All of which belies the fact that business at his small company, Divine Steel, is slower than ever. But that's fine with Krogmann.
At the height of Florida's building boom, around 2005, Krogmann had a staff of 15 churning out scores of projects across the state. Most of the work was for lavish homes in Miami: elaborate ironwork that added low six-figure value to new homes. Those customers, many of them wealthy South Americans, liked Krogmann's outlandish style, inspired by the Rococo movement and the Spanish architect Antonio Gaudi.
With the housing bust, most of that market vanished, almost overnight.
Now, he works differently.
"I can taste my own cooking," he said. "It empowers you. It makes you more creative."

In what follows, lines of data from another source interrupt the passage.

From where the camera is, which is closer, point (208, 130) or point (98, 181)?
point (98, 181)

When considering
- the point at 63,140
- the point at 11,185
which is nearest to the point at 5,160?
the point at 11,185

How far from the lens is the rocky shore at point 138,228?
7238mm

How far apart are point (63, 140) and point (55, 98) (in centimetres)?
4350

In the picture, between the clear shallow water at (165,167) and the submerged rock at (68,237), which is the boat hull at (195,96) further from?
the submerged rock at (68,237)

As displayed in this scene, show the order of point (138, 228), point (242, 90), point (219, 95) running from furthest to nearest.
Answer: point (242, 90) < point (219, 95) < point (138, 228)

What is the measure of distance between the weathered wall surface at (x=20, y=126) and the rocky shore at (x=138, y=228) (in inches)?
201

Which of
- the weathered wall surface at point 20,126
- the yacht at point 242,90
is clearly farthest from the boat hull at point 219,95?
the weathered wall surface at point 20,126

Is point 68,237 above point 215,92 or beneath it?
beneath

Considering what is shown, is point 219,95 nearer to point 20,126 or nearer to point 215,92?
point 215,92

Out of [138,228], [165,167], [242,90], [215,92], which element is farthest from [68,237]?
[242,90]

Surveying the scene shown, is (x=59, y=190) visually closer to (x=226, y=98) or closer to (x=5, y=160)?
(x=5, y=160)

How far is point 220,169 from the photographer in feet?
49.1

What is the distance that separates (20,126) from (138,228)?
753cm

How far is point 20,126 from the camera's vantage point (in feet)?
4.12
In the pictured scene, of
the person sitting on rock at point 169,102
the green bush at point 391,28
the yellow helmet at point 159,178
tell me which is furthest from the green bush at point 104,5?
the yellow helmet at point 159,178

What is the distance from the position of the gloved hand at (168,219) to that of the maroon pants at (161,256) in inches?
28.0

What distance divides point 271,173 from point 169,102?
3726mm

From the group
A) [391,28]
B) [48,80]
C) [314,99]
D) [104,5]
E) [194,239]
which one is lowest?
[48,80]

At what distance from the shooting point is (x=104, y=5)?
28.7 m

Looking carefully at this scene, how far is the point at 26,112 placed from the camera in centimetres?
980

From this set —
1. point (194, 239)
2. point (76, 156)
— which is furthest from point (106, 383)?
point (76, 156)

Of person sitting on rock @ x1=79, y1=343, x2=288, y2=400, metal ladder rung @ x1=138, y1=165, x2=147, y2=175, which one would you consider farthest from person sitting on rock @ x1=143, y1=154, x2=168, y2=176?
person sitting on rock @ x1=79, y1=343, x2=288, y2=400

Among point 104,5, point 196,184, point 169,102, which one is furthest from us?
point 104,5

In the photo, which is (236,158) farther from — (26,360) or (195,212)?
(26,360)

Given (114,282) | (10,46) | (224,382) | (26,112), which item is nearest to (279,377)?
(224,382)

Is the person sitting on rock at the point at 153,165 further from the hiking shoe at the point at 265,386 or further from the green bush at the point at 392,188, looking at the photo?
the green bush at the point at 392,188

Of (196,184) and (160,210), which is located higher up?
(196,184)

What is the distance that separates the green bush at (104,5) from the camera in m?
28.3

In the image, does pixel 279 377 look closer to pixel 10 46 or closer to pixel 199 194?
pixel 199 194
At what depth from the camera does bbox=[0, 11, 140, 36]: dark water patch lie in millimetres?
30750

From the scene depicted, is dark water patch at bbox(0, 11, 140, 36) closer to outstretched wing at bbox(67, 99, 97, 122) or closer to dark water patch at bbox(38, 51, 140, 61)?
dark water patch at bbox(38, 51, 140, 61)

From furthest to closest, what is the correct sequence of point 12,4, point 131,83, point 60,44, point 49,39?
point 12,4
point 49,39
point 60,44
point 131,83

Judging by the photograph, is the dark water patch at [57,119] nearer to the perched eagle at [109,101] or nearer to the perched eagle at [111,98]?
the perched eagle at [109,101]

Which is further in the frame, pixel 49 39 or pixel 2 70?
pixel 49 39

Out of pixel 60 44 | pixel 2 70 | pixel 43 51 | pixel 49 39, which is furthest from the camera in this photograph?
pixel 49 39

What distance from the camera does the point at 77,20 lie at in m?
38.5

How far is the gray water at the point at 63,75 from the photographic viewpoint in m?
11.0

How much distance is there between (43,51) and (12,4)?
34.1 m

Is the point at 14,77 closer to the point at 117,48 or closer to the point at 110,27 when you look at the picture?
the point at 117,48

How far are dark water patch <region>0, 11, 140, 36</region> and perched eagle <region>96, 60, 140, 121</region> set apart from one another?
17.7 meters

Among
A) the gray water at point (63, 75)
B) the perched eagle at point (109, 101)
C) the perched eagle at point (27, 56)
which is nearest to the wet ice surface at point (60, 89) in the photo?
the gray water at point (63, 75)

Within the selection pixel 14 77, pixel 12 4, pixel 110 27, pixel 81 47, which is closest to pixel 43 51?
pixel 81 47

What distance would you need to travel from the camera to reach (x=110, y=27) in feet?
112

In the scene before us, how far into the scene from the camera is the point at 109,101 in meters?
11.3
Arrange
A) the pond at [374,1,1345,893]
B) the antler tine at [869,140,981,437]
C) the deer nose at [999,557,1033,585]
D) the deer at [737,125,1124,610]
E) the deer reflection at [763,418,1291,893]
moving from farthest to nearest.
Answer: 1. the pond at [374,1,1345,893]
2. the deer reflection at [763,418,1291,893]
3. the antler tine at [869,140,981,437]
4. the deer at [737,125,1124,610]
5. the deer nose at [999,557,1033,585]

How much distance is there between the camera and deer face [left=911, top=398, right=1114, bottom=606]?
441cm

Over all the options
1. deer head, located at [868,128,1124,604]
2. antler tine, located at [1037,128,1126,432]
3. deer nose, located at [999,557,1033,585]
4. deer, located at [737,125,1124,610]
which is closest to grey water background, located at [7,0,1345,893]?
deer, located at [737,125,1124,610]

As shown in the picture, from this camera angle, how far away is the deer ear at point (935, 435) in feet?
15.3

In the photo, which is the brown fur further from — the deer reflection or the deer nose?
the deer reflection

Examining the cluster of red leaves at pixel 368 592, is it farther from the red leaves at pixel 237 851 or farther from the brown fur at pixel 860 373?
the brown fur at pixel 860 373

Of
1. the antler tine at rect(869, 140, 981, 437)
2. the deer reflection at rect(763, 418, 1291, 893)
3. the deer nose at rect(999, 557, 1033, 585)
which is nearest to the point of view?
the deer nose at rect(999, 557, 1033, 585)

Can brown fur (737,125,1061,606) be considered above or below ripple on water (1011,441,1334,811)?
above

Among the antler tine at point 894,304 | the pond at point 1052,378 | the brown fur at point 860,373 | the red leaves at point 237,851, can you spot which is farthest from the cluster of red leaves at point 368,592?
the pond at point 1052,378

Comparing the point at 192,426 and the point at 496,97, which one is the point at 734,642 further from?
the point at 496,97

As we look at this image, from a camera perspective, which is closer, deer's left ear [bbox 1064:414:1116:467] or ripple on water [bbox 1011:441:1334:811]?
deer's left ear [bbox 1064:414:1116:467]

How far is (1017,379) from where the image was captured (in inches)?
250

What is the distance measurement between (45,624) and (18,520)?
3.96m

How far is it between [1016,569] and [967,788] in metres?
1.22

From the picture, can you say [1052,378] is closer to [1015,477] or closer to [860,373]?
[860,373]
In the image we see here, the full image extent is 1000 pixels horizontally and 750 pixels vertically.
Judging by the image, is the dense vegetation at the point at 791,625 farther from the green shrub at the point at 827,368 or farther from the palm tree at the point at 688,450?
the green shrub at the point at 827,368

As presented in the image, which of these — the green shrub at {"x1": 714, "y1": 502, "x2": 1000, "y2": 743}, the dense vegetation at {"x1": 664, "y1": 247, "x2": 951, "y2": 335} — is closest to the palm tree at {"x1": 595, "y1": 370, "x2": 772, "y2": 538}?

Krogmann, 56, puts in 80 hours a week, doing the heavy physical labor by himself. He fires the steel like blacksmiths of yore, hammers it out on an anvil, uses forklifts to hoist his gargantuan designs. His wife, Lisa, is the only paid staffer. She helps polish the finished objects, which include gates, doors, staircases, bed frames, sculpture and custom artistic orders. He also has four unpaid interns.
His studio is in an old industrial building at Fifth Avenue S and 22nd Street, which is far less glitzy than the space he once occupied at the historic Piano Exchange building at 232 Second St. N.
For a former student of the prestigious Parsons The New School for Design in New York whose father was a commercial blacksmith, the grittier work environment and simpler work schedule represent a return to his roots.
Krogmann has been working on two local projects that are fetching considerably less money than he demanded a few years back, even if they are of historic significance for the city. One is for the Crislip Arcade building at 645 Central Ave., the other for the St. Petersburg Tennis Center in Bartlett Park at 650 18th Ave. S.
For the Crislip, he's creating two sets of gates, for the front and rear of the building. Krogmann agreed to do the project in exchange for the cost of materials, about $10,000, and for a year's rent on what will be his first gallery space.
Krogmann, who lives in Lakewood Estates with his two daughters, said he was inspired by the 600 block of Central Avenue and its recent transformation into an artists' enclave. He was given free rein on the gates' design. He found inspiration in the way that light beams through the arcade and decided to take advantage of shadow effects.
"The artistic silhouette you can create can actually draw people in to the center," he said. "If you're going to put artists in there, you've go to celebrate art."
For the tennis center, Krogmann was chosen by the city's public arts commission to create a tennis-themed entrance gate for $20,000. He's calling the 8-foot tall, 15-foot wide project Match Point. It features hollow steel tennis balls made furry by laborious etching. Krogmann's much more stylized design was turned down by the city, he said.
In between, Krogmann is also focusing again on evolving as an artist. He is scouting high-end customers who want his baroque style. Those customers still exist, he said, but they are fewer.
"I want to take it to the next level. I want to go way out there."